In 2022, Romero was expelled from Podemos for non-payment of dues, and from the parliamentary group she had made with Henar Moreno of the IU. She did not run in the 2023 Riojan regional election.

==Biography==
Born in Logroño in La Rioja, Romero graduated in journalism from the University of the Basque Country. She was the editor of the Rioja edition of the Basque-based newspaper El Correo. In 2007, she moved to Berlin, where she joined the overseas sector of Podemos in 2015, taking part in its first abroad convention in Paris that September.

On 16 March 2019, Romero was confirmed as Podemos's lead candidate in the 2019 Riojan regional election, on the decision of the party's national leader, Pablo Iglesias. The decision to not run a primary was unusual for the party, and the previous list leader Germán Cantabrana sued the party, eventually receiving €160,000 in 2021. Running a joint list with the United Left, Romero was elected to the Parliament of La Rioja alongside the latter's leader, Henar Moreno; the group fell from four seats to two.

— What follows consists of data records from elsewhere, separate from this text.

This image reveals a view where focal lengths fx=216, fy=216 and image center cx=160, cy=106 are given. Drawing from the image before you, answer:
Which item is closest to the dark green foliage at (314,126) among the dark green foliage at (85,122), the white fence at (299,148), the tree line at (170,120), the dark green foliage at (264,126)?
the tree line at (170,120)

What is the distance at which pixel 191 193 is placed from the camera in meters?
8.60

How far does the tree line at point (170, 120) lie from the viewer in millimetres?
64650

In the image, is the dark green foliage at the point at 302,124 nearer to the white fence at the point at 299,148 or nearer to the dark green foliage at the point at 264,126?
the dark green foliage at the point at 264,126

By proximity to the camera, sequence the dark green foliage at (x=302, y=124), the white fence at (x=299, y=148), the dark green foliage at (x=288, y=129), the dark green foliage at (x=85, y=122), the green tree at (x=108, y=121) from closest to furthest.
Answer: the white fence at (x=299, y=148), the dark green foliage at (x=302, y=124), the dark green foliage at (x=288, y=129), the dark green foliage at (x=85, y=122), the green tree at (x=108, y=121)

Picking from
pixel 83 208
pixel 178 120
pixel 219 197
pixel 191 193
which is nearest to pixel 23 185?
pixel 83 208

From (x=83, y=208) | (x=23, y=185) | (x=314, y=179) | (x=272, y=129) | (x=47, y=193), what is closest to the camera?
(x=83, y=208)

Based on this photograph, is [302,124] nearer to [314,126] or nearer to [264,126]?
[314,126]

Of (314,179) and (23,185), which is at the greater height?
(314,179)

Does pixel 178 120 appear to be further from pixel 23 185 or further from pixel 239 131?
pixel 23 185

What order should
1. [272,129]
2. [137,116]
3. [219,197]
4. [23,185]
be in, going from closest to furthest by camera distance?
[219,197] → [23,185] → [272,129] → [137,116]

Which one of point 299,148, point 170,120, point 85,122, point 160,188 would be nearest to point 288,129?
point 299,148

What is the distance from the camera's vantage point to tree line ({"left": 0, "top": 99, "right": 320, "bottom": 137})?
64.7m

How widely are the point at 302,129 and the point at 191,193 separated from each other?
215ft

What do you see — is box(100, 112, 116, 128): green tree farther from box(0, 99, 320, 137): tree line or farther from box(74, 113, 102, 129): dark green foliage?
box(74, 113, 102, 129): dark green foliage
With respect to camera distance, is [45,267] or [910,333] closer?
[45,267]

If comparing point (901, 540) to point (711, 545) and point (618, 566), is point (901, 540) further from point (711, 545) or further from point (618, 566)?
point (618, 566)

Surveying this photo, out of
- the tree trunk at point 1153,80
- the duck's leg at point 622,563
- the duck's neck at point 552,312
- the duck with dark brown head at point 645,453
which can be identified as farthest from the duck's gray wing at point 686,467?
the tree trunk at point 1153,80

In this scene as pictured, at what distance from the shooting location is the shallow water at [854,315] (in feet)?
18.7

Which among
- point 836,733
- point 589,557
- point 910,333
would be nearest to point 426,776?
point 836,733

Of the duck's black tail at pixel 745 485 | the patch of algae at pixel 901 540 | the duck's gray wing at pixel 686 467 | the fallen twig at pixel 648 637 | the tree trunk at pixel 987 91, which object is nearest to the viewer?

The support of Romero and Moreno would be needed for a left-wing majority of 17 seats out of 33 and to install Concha Andreu of the Spanish Socialist Workers' Party (PSOE) as President of La Rioja, but Romero voted against twice. Negotiating alongside Podemos consultants from Castilla–La Mancha, she demanded that the party hold several ministries in Andreu's government, including vice-presidency for herself. Moreno accused Romero of "betrayal" of the chance to end 24 years of People's Party governance in La Rioja, and asked Podemos to put the decision up to a referendum of its members. Podemos national leader Iglesias was also critical of Romero, saying "you can't ask for more than your votes gave you".

On 29 August 2019, Romero was named Minister of Participation, Human Rights and Cooperation in the government of Concha Andreu. Podemos had initially named Nazaret Martín, its secretary in Logroño City Council, as the minister, but she resigned for personal reasons.

Romero was expelled from Podemos on 18 March 2022 for failure to abide by a party rule requiring any part of a public salary over €2,100 per month – three times the national minimum wage – to be paid back to the party. On 28 April, the parliamentary board agreed to expel her from the Mixed Group she had set up with Moreno; the proposal had been tabled by Moreno, on the request of Podemos. Romero announced she would not run in the 2023 Riojan regional election.